Last night I had a dream. A weird dream, if I may call it. The weirdness wasn't linked to the event that was shaping up. What was weird was the way I reacted to the event. Under normal circumstances, if suddenly, out of the blue, Mahendra Singh Dhoni decides that he is hanging up his boots, it will lead to all kinds of hue and cry from his fans and critics alike.
Why not? He is arguably the best captain ever to have led Indian cricket team. But as you know, the world of dreams is as enigmatic as Sourav's die-hard fans desires of watching him taking guard for a side in a T20 match!!!
As the news of Dhoni retiring from all forms of cricket was thrust upon us (in the dream, of course!!!), rather than being stupefied as waking-up out of your slumber to a Himesh Reshamiya's number, the world, including me, wasn't surprised at all!! As if they said, we don't give a dime for that!
There was no one talking about how the man with the Midas touch, in his five year reign as a captain, cast a spell over us lesser mortals with his stroke-play, numerous match winning knocks and shrewd captaincy. Not a single newspaper had made it a front page story or devoted reams of their newsprint heaping praises of his illustrious career. Surprisingly, no newsreader came screaming on the top of his/her voice declaring how they were dumbfounded when their channel was the first one to BREAK the exclusive story of Dhoni calling it a day!!
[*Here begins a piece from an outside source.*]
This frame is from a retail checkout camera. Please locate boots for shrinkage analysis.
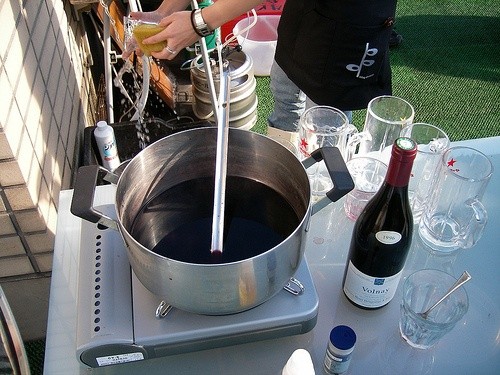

During saner times, a cricket fan like me would have expected a frenzied, gloomy and an atmosphere of grief and something that should have panned out like this:-
Mahendra Singh Dhoni after capturing the final two frontiers of his career- winning Test series in Australia and South Africa calls a press conference to announce something important. Speculations are rife. All sorts of stories are floating in media circles. An interesting one says Dhoni is giving up his cricketing career to try his hand at filmmaking like Vijay Amritraj.
However, the important point here is what Dhoni is going to say? Well, fast forward to the press conference and there he says in plain English that he is retiring from all forms of cricket including IPL. The reason behind this is that he has nothing to prove and has achieved everything that a captain would dream of. A dead silence wafts through the hall as Mahi leaves it with a sense of relief and a glow on his face, which actually is in stark contrast to facial expressions of the frenzied media personals who are shouting, weeping, chasing Dhoni for some exclusive bites or a first-post retirement interview, making frantic phone calls to their organisations for their valuable inputs or insight into the story that is bound to send a nation of billion plus cricket fans into a temporary state of numbness.
The fans are crying, carrying posters, pleading their demi-god to reverse his decision as if they know what is best for him. Newspapers are full of mini 'magnum opera' about the eight years of pure class and magical journey ushered in by a short, soft spoken boy from Ranchi.
Instead, the reaction is quite opposite. As if nothing has happened.
Well, brace yourself for such reactions in the near future, for the recent incidents of cricketers retiring and then making comebacks and then again retiring only to make another comeback becoming too common.
One of the most prolific and brilliant stroke-player from Sri Lanka, Sanath Jayasuriya recently announced that he will be coming out of retirement for a last hurrah. He would play against England in a T20 match and few ODIs as well and then retire (again?).
Before him, Shahid Afridi announced his retirement from international cricket owing to some differences with the coach and the board, vowing to return only on his own terms. He was preceded by Shaun Tait in 2008 who took a sabbatical from cricket citing physical and mental exhaustion.
New Zealand's former batsman Martin Crowe also gave a hint or two recently via twitter that he wants to play first class cricket again after 15 years to complete 20,000 first class runs which he currently falls short by 392 runs.
All these incidents somewhere lead us to the conclusion that retirement is somewhat becoming a daily thing for cricketers these days. You retire one day feeling this is all what you could give as a player and then after sometime when you think you've rediscovered your mojo, it is time to be back in the business.
Why would not you call it a day once and for all? OK, we know that how much you love the game and how it is the only thing that you know, that it is in your blood. But such oscillations only reduce your credibility. It is not always that you can use your past to shape your present. Sometimes, it is better to live in present and accept the reality.
Take the example of Sourav Ganguly. What good did it do to him to play for Pune Warriors in IPL 4? Maybe he wanted to satisfy his ego after being snubbed by his former team Kolkata Knight Riders and other IPL franchisees during auction. Did he not retire gracefully from international cricket? What else did he want to prove?
Retirement is not like having a cup of coffee. It is a major decision based on deep understanding of your present abilities and a foresightedness of your future. A sabbatical is certainly a better way than retiring to rejuvenate and reignite the hunger to excel.
I am quite sure if in future when a player announces his retirement, not many fans would shed a tear after witnessing dozens of comebacks by then would doubt the credibility of such announcements. And maybe, a term might also be coined as 'Jayasuriya' that means someone who is in the habit of retiring and making comebacks frequently. Someone doing such would be called as 'doing a Jayasuriya'! Surely, retirement has become a joke.